7th President of Jacksonville University
- In office 1979–1989
- Preceded by: Robert H. Spiro Jr.
- Succeeded by: James J. Brady Jr.

Personal details
- Born: Frances Bartlett May 23, 1917 Story City, Iowa, U.S.
- Died: May 10, 2020 (aged 102) Jacksonville, Florida, U.S.
- Spouse(s): Harry L. Kinne ​ ​(m. 1948; died 1981)​ M. Worthington Bordley ​ ​(m. 1992)​
- Alma mater: Drake University (BA) University of Frankfurt (PhD)
- Website: Jacksonville University Frances Kinne Page

= Frances Kinne =

American author (1917–2020)

Frances Bartlett Kinne (May 23, 1917 – May 10, 2020) was an American author, academic administrator, and musician. She was the first female university president to hold that position in the state of Florida, and the second in the United States.

==Early life and education==
Frances Kinne was born on May 23, 1917, in Story City, Iowa to Bertha Olson Bartlett and Charles M. Bartlett. She graduated high school in 1934 and attended the Iowa State Teachers College (now University of Northern Iowa). Kinne received piano lessons at Iowa State University during the summers for free. She later attended Drake University and received her Bachelors of Music Education during the start of World War II. During World War II, she served as a United States Army hostess for the United Service Organizations for three years. In 1957, she graduated from the University of Frankfurt, West Germany with a PhD in Music, English Literature, and Philosophy.

==Career==
In 1958, Kinne moved to St. Augustine, Florida and became an Assistant Professor of Humanities at Jacksonville University, after being recruited by then-University President Franklyn A. Johnson. She founded the University's College of Fine Arts in 1960 and was named Professor of the Year in both 1961 and 1962. The Business and Professional Women's Clubs of Greater Jacksonville granted her the Distinguished Achievement Award. During her oversight in the 1960s, JU art majors grew by 42%. In 1969, she was chosen to become the first female Dean of a college in the United States, appointed as Dean of the JU College of Fine Arts.
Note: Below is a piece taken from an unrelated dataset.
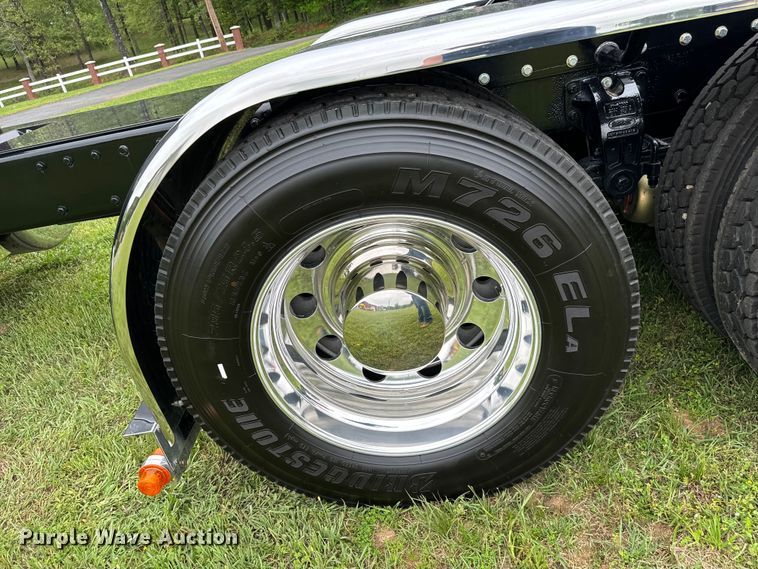 image for item EJ0596 1986 Peterbilt 359 semi truck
In 1973, Kinne received the first awarded Florida Governor's Award For The Arts. She was appointed acting President of Jacksonville University in 1979 after JU President Rob Spiro was asked to resign by the Board of Trustees. While acting President, Kinne established the School of Business and received the EVE of the Decade Award from the Florida Publishing Company.

Kinne was inaugurated as the permanent President of Jacksonville University in 1980 and eliminated the University's debt within 18 months of her appointment. During this time, she approved the creation of a new School of Nursing at the University, which graduated its first nursing students in 1983. Kinne launched JU's 50-year Golden Anniversary Campaign in 1983 and successfully raised $16 Million.
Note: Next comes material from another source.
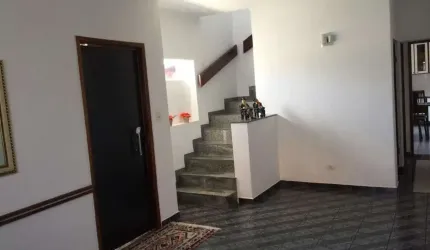 Casa à venda, 120 m² por R$ 851.000,00 - Vila São José - Taubaté/SP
In 1986, she was added to the Florida Women's Hall of Fame and appointed by U.S. President Ronald Reagan to chair the President's Council of the Independent Colleges and Universities of Florida. Kinne retired as President of Jacksonville University in 1989 and was immediately elected to become the first Chancellor of Jacksonville University by the Board of Trustees.

On November 1, 2012, the City of Jacksonville proclaimed Dr. Frances Bartlett Kinne Day. At Jacksonville Business Journal's 12th annual Women of Influence Awards, she received the lifetime achievement award.

==Personal life==
Kinne married her first husband, Colonel Harry L. Kinne, in 1948. He died of cancer at the Mayo Clinic in Jacksonville, Florida on April 26, 1981.

She married Colonel M. Worthington Bordley in 1992.

Kinne published a memoir of her life in 2000 titled Iowa Girl: The President Wears A Skirt.
Kinne died in Jacksonville, Florida on May 10, 2020, at the age of 102.